The paper “VideoStory: A New Multimedia Embedding for Few-Example Recognition and Translation of Events” by Amirhossein Habibian, Thomas Mensink and Cees Snoek was awarded the best paper award at ACM Multimedia in Orlando. This paper proposes a new video representation for few-example event recognition and translation. Different from existing representations, which rely on either low-level features, or pre-specified attributes, we propose to learn an embedding from videos and their descriptions. In our embedding, which we call VideoStory, correlated term labels are combined if their combination improves the video classifier prediction. Our proposed algorithm prevents the combination of correlated terms which are visually dissimilar by optimizing a joint-objective balancing descriptiveness and predictability. The algorithm learns from textual descriptions of video content, which we obtain for free from the web by a simple spidering procedure. We use our VideoStory representation for few-example recognition of events on more than 65K challenging web videos from the NIST TRECVID event detection task and the Columbia Consumer Video collection. Our experiments establish that i) VideoStory outperforms an embedding without joint-objective and alternatives without any embedding, ii) The varying quality of input video descriptions from the web is compensated by harvesting more data, iii) VideoStory sets a new state-of-the-art for few-example event recognition, outperforming very recent attribute and low-level motion encodings. What is more, VideoStory translates a previously unseen video to its most likely description from visual content only.

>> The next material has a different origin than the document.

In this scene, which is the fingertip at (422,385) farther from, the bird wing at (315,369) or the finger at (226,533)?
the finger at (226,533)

The IEEE Transactions on Multimedia paper: Conceptlets: Selective Semantics for Classifying Video Events by Masoud Mazloom, Efstrastios Gavves, and Cees Snoek is now available. An emerging trend in video event classification is to learn an event from a bank of concept detector scores. Different from existing work, which simply relies on a bank containing all available detectors, we propose in this paper an algorithm that learns from examples what concepts in a bank are most informative per event, which we call the conceptlet. We model finding the conceptlet out of a large set of concept detectors as an importance sampling problem. Our proposed approximate algorithm finds the optimal conceptlet using a cross-entropy optimization. We study the behavior of video event classification based on conceptlets by performing four experiments on challenging internet video from the 2010 and 2012 TRECVID multimedia event detection tasks and Columbia’s consumer video dataset. Starting from a concept bank of more than thousand precomputed detectors, our experiments establish there are (sets of) individual concept detectors that are more discriminative and appear to be more descriptive for a particular event than others, event classification using an automatically obtained conceptlet is more robust than using all available concepts, and conceplets obtained with our cross-entropy algorithm are better than conceptlets from state-of-the-art feature selection algorithms. What is more, the conceptlets make sense for the events of interest, without being programmed to do so.

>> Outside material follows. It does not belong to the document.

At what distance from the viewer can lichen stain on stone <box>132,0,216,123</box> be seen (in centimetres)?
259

The IJCV paper Local Alignments for Fine-Grained Categorization by Efstratios Gavves, Basura Fernando, Cees Snoek, Arnold Smeulders, and Tinne Tuytelaars is now available. The aim of this paper is fine-grained categorization without human interaction. Different from prior work, which relies on detectors for specific object parts, we propose to localize distinctive details by roughly aligning the objects using just the overall shape. Then, one may proceed to the differential classification by examining the corresponding regions of the alignments. More specifically, the alignments are used to transfer part annotations from training images to unseen images (supervised alignment), or to blindly yet consistently segment the object in a number of regions (unsupervised alignment). We further argue that for the distinction of sub-classes, distribution-based features like color Fisher vectors are better suited for describing localized appearance of fine-grained categories than popular matching oriented intensity features, like HOG. They allow capturing the subtle local differences between subclasses, while at the same time being robust to misalignments between distinctive details. We evaluate the local alignments on the CUB-2011 and on the Stanford Dogs datasets, composed of 200 and 120, visually very hard to distinguish bird and dog species. In our experiments we study and show the benefit of the color Fisher vector parameterization, the influence of the alignment partitioning, and the significance of object segmentation on fine-grained categorization. We, furthermore, show that by using object detectors as voters to generate object confidence saliency maps, we arrive at fully unsupervised, yet highly accurate fine-grained categorization. The proposed local alignments set a new state-of-the-art on both the fine-grained birds and dogs datasets, even without any human intervention. What is more, the local alignments reveal what appearance details are most decisive per fine-grained object category.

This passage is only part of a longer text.